→ **TASK DIRECTIONS**
Output everything in the records below, from the line containing "Of the listed items" down to the line containing "which is nearest to palm", both included, as a Markdown table with the columns Row and Text. Put a row number and one line in each row, and leave out blank lines.

→ **PROVIDED MATERIAL**
* * * *
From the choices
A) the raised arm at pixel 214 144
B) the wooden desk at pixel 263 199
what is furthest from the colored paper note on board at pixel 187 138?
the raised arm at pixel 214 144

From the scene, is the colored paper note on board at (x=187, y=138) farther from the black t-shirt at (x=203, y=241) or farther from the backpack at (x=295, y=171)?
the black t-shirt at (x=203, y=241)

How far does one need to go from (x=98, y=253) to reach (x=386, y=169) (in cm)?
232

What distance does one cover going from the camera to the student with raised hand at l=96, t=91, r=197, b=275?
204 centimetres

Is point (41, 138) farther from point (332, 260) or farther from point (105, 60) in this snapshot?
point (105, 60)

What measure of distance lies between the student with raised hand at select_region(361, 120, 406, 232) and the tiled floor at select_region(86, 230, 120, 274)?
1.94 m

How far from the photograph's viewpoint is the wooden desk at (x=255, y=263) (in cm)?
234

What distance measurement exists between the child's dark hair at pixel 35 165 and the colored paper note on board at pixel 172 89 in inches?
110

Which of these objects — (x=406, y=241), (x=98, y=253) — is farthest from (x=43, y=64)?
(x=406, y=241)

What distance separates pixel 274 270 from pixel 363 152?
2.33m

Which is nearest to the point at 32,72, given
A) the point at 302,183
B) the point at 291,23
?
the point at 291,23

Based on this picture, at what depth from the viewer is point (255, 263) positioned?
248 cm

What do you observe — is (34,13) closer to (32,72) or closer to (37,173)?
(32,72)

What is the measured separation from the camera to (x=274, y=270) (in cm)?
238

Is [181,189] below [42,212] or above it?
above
* * * *
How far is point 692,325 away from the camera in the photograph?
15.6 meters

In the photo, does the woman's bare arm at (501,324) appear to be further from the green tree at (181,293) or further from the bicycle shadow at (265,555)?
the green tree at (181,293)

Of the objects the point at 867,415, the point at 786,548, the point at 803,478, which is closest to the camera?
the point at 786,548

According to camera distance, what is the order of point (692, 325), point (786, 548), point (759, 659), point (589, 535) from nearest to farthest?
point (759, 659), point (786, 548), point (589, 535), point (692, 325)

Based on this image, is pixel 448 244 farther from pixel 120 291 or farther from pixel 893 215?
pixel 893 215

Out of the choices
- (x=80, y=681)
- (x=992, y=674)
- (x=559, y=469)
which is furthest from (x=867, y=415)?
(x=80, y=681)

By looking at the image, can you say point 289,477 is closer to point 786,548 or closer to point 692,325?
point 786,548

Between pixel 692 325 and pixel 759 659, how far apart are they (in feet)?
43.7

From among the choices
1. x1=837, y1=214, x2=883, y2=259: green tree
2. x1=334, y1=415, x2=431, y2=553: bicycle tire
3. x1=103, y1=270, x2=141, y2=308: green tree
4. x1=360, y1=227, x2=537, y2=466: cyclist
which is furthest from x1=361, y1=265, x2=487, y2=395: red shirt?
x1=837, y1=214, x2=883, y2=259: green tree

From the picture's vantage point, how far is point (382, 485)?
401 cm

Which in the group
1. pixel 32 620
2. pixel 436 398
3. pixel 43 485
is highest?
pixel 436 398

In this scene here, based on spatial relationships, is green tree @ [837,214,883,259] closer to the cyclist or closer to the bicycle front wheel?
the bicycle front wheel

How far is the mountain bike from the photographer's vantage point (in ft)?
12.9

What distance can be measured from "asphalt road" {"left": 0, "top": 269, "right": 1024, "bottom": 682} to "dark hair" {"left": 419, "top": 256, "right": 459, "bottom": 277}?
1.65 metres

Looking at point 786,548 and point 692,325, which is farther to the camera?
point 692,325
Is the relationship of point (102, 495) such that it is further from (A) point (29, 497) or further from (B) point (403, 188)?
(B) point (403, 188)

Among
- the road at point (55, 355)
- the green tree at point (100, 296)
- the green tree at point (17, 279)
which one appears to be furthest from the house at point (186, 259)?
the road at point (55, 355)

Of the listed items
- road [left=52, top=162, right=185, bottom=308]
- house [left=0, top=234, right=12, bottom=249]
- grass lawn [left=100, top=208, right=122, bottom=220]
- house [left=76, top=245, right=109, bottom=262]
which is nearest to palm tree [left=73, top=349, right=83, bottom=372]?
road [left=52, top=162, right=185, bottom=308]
* * * *
→ **RESULT FOR THIS TASK**
| Row | Text |
|---|---|
| 1 | Of the listed items |
| 2 | - road [left=52, top=162, right=185, bottom=308] |
| 3 | - house [left=0, top=234, right=12, bottom=249] |
| 4 | - grass lawn [left=100, top=208, right=122, bottom=220] |
| 5 | - house [left=76, top=245, right=109, bottom=262] |
| 6 | which is nearest to palm tree [left=73, top=349, right=83, bottom=372]? |